=== WRITTEN EXERCISE ===
Continue the text on master data matching from its last sentence, carrying on with the scoring stage.

=== DOCUMENT TEXT ===
★ ★ ★

How master data matching actually works

The five stages of a match pipeline

01

Normalize

Strip + canonicalize

02

Block

Group by cheap key

03

Score

Compare fields

04

Threshold

Auto / review / drop

05

Review

Steward decides

Skip any one and every later stage suffers.

Two suppliers in your ERP. Acme Corp at Industrial Way 12, Amsterdam, with VAT NL123456789B01. Acme Corporation Ltd at Industrieweg 12, Amsterdam, with VAT NL 123 456 789 B01. Same company. Your software has no idea.

Master data matching is the work that closes the gap. Most teams discover they need it only after the duplicates show up in the AP run, by which point cleanup costs a full project. The five stages below describe how every real matching engine works underneath the marketing. Vendors implement them differently, but the shape is identical.

Why exact matching catches nothing useful

If a unique business key existed and was enforced everywhere, matching would not be a problem. You need matching because the legacy CRM spells the customer one way, the ERP another, the freight system a third. Each is internally consistent. None agrees with the others. An exact match on the name field catches almost none of the duplicates that matter.

The same goes for codes. VAT numbers, DUNS numbers, company registration numbers all suffer the formatting tax: spaces, hyphens, country prefixes, trailing zeros. NL 123 456 789 B01 and NL123456789B01 are the same identifier. Until you normalize them, they are two unrelated strings.

Stage 1: Normalize

Strip whitespace. Lowercase. Collapse repeated spaces. Remove punctuation. Expand or strip company suffixes (Ltd, B.V., GmbH, Inc.). Reformat VAT and phone numbers to a canonical pattern. Decompose accented characters.

This is dull, mechanical work. Skip a rule here and every later stage suffers. Most match-quality complaints I have heard traced back to a normalization step that was missing one thing: a forgotten umlaut handler, a country prefix the script did not know about, a “St.” that never got expanded to “Street.” Boring code, but the entire pipeline rests on it.

Stage 2: Block

You cannot compare every record to every other. 100,000 records is roughly 5 billion pairs. That does not finish today.

Blocking groups records by a cheap key so only records inside the same block get compared. The key can be the first three characters of the normalized name plus country, or the postal code, or the first letter of the name plus the VAT prefix. With 5,000 blocks averaging 20 records each, the comparison count drops to 1 million. That runs in seconds.

A bad block key hides duplicates from each other. If AMS-Acme lands in one block and Acme Amsterdam lands in another, they never get compared. Tuning the block key is half the work, and most teams underweight it.

Stage 3: Score

Inside each block, generate candidate pairs and score them across multiple fields.

★ ★ ★

=== COLLECTED MATERIAL ===
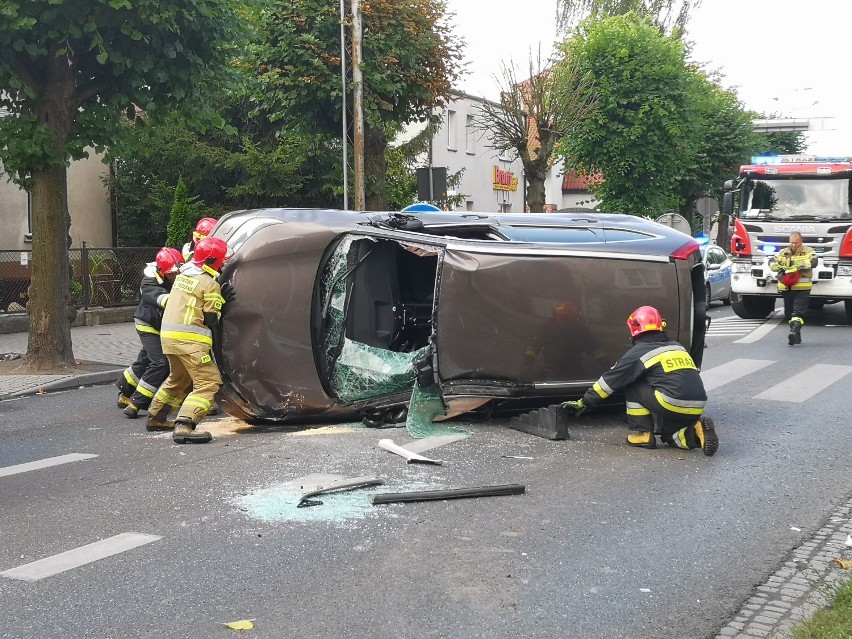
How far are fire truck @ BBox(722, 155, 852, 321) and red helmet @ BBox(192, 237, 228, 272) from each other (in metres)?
13.1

★ ★ ★

=== RESPONSE TO THE TASK ===
Name similarity gets two passes. Token-based comparison (Jaccard) handles word reordering, so “Acme Corp” and “Corp Acme” score high. Edit-distance comparison (Levenshtein) handles typos, so “Acme” and “Acne” score close. For international names, phonetic algorithms like Double Metaphone help when transliteration is loose.

Address similarity needs standardization first (street-type normalization, postcode validation), then token similarity. Geocoding the address turns it into a coordinate-distance problem, which is more reliable than string matching when languages diverge.

VAT and registration number, once normalized, are exact-match checks. Email after lowercasing is the same. These are strong signals. A VAT match alone usually confirms identity in most jurisdictions.

Combine the field scores into a single weighted number. The weights depend on the domain. For B2B suppliers, VAT carries most of the weight. For consumers, the heavy fields are name plus address plus date of birth. There is no universal weighting, and any vendor who tells you there is has not run a match against your data yet.

Stage 4: Threshold

The combined score is a number between 0 and 1. You cut it into three bands:

Above 0.92: auto-merge candidate.
0.75 to 0.92: human review queue.
Below 0.75: treat as distinct records.

The exact numbers are not universal. Every domain needs calibration, and calibration is iterative. Run the pipeline against a labeled sample, look at what the algorithm got wrong, adjust weights, repeat. After three or four passes the thresholds stabilize. After ten passes you are overfitting your sample and should stop.

Stage 5: Review

The queue automation cannot empty. Some pairs sit in the middle band by design. A steward looks at them, says yes or no, and the decision gets logged so the algorithm can learn from it next pass.

A queue of 30 to 50 pairs a week is healthy. A queue of 5,000 a week means the thresholds are wrong, not that you need to hire reviewers. If the steward is rubber-stamping everything, the threshold is too cautious. If the steward is rejecting half, the threshold is too aggressive. The queue is the calibration signal.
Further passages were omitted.